▶ [TEXT SECTION]:
+++++

Post-mortem Process Flow Incident Response Post-mortem Action Items & Learnings Improvement

Post-mortem Report Template

Use the following structure for your post-mortem documentation. This ensures consistency and that all critical areas are covered.

1. Executive Summary

This section provides a high-level overview for stakeholders who need to understand the incident’s scope and impact without delving into deep technical details.

Field Description
Incident ID Unique identifier from your ticketing or tracking system.
Title A brief, descriptive title (e.g., “Model Evasion via Adversarial Patch Attack”).
Date & Time (UTC) Start and end times of the incident.
Severity The assessed severity level (e.g., Critical, High, Medium, Low).
Lead Investigator The person responsible for driving the post-mortem process.
Systems Affected List of primary AI models, APIs, data pipelines, or infrastructure impacted.
Business Impact A concise summary of the impact on users, revenue, or operations.

2. Detailed Timeline

Construct a chronological, timestamped account of all events. This is the factual backbone of the analysis. Precision is key.

  • Detection: When and how was the issue first noticed? Was it an automated alert, a user report, or an internal discovery?
  • Escalation: Who was notified and when? Follow the path through your escalation matrix.
  • Key Actions: What steps were taken by the response team? Include both successful and unsuccessful attempts.
  • Communications: Note all internal and external communications sent.

+++++

Decide whether each statement agrees with the post-mortem template, answering yes or no and quoting the words of the template that settle it. 1. The Executive Summary is written for stakeholders who need deep technical details. 2. The incident's start and end times are recorded in UTC. 3. Under Key Actions, only successful attempts should be included.

▶ [MATERIAL PROVIDED]:

+++++

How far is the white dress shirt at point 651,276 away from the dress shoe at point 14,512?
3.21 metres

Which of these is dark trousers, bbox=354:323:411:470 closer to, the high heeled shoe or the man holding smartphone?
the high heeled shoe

+++++

▶ [EXERCISE RESPONSE]:
1. No: "without delving into deep technical details."
2. Yes: "Date & Time (UTC) Start and end times of the incident."
3. No: "Include both successful and unsuccessful attempts."